§ **Document segment**:
Cycling icon Lance Armstrong took a major step Monday in his bid to ramp up the global fight against cancer by winning support from Australian government officials and campaigners.
Armstrong, a cancer survivor who went on to win the Tour de France a record seven times, has come out of retirement to help fight a disease that killed around 28 million people in the three years he was away from the sport.
Thanks to the Lance Armstrong/Livestrong Foundation (LAF) and his status as one of the world's top athletes, Armstrong has been an inspiration to millions of cancer sufferers worldwide.
During a presentation at the Royal Adelaide hospital, complete with emotional testimonies via videolink from cancer sufferers, Armstrong was unforgiving in his assessment of a disease he said deserved more attention.
"Cancer worldwide has become a massive problem, but it has also become a complacent problem, and we're not doing enough for my taste," he told a 300-strong audience of health officials, cancer campaigners and sufferers.
Armstrong was blunt in comparing cancer to the attacks that struck the World Trade Center in New York in 2001.
"On September 11, 2001 over 3,000 people from the United States and around the world died, and the world came to a halt. This disease is true terror."
Armstrong said he believed relaunching his cycling career, and indirectly lobbying national governments to do more to fight the disease, was the best way to get his message across.
"Over 18 months we studied whether the Livestrong Foundation would have an effect (on battling the disease), and the answer was a resounding yes," he added.
Flanked by Federal Treasurer Wayne Swan and top cancer campaigning specialists, Armstrong recounted how he battled testicular cancer from 1996 to 1998 before winning the world's toughest bike race for the first time in 1999.
His story continues to inspire millions worldwide, including Swan.
The Australian politician who has the power to lobby for funds that can be allocated to states to help fight the disease was among those who said Armstrong had provided much needed hope.
"Lance is a modern miracle. This is a battle we can win. We have the means, we just need to have the will," said Swan, who gave firm backing to the roles that cancer foundations worldwide play.
"Governments can't do it all on their own. That is why foundations play such an important role."
A glance at the experts' figures for the global cancer problem provides stark reading.
Cancer expert Professor David Hill said some 12 million people worldwide would be diagnosed with cancer in 2009.
Of that number, five million would die, he said. He added that currently there are 25 million cancer sufferers worldwide.
"Cancer kills more people than HIV/AIDS, tuberculosis and malaria combined," said Hill, the president of the International Union Against Cancer.
"But compared to some of the other major crises going on in the world, there is a great consensus on what has to be done."

§ **Given entries**:
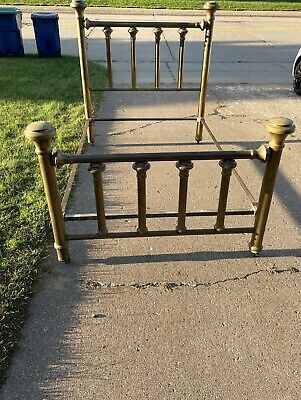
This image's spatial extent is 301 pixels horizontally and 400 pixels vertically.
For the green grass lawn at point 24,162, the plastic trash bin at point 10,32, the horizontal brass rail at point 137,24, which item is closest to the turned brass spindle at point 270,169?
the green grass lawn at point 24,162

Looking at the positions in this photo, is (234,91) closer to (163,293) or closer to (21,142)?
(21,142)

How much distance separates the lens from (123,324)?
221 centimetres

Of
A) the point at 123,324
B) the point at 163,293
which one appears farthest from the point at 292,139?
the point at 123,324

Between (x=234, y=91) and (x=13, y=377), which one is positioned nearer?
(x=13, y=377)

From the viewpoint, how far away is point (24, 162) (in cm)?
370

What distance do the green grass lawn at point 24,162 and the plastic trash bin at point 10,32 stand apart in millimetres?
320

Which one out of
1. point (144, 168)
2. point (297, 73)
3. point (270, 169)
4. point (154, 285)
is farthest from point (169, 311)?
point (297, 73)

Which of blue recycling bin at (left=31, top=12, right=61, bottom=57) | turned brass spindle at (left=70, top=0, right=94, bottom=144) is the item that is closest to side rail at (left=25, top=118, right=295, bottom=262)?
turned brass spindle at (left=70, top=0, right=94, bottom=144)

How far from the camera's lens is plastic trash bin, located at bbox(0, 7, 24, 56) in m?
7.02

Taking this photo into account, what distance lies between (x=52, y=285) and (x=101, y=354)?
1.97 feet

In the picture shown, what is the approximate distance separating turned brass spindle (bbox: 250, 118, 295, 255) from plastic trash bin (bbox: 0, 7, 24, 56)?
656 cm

§ **Actions to take**:
**A)** List every person named in the article about Lance Armstrong's cancer campaign.
**B)** Copy the article about Lance Armstrong's cancer campaign word for word, starting with "Cycling icon Lance" and going on through "from the sport.".
The entries come from a different source than the article.

§ **Task results**:
**A)** Lance Armstrong, Wayne Swan, David Hill

**B)**
Cycling icon Lance Armstrong took a major step Monday in his bid to ramp up the global fight against cancer by winning support from Australian government officials and campaigners.
Armstrong, a cancer survivor who went on to win the Tour de France a record seven times, has come out of retirement to help fight a disease that killed around 28 million people in the three years he was away from the sport.